The Bolsheviks, in common with other socialists, regarded religious belief as gross superstition, and they were deter­mined to eliminate it by a combination of repression, ridicule, and scientific enlightenment. A decree issued on January 20, 1918 (February 2), formally separated church from state, but it went far beyond its declared purpose by prohibiting religious bodies from engaging in instruction and from collecting dues from their members. Since the state nationa­lized all church property, the clergy were left destitute. In the spring and summer of 1922 numerous incidents of resistance occurred, in consequence of which priests were arrested and numerous believers killed. On Lenin's orders show trials were staged in Moscow, Petrograd, and other cities, in which some priests were sentenced to death and prison terms. A splinter "Living Church", composed of renegade priests and operat­ing under instructions from the Cheka, was created to serve the interests of the state.

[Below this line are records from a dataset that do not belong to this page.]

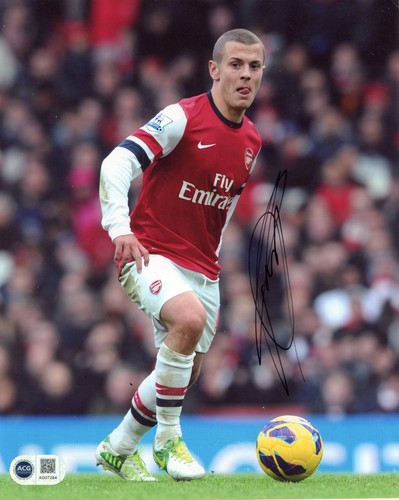 Jack wilshere signed - wilshere,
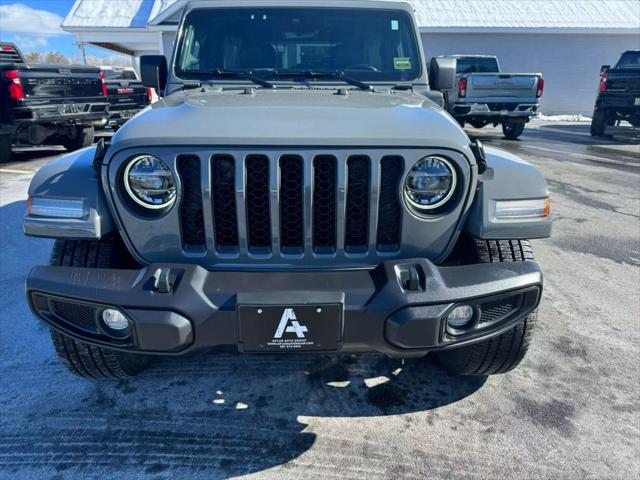 2021 Jeep Wrangler 4xe Unlimited Sahara 4x4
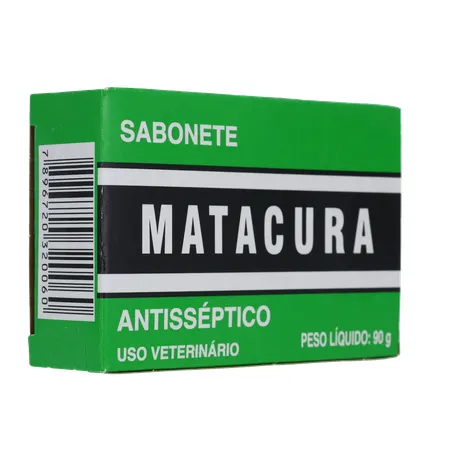 Sabonete Antisséptico para Animais Matacura 90G 360-32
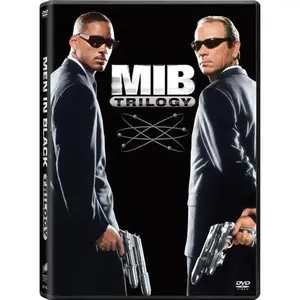 Men in Black / Men in Black 2 / Men in Black 3  [DVD Video Disc] 2 Pack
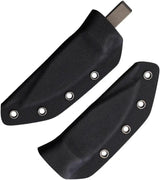 Big Idea Design Lookout Fixed Blade Knife Nitro V 2.5In Clip Point Stonewash Brown Canvas Micarta Full Tang For EDC by Big Idea Design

Lenin concentrated on the Orthodox establishment because of its traditional links with the monarchy and its hold on the Russian population. But he did not spare the other faiths. A trial of Catholic priests resulted in death sentences and the closure of churches. Synagogues were also desecrated, and Jewish holidays subjected to public derision. Muslim religious institutions suffered the least because of Lenin's fear of ali­enating the colonial peoples of the Middle East, on whose support he counted against the western imperial powers.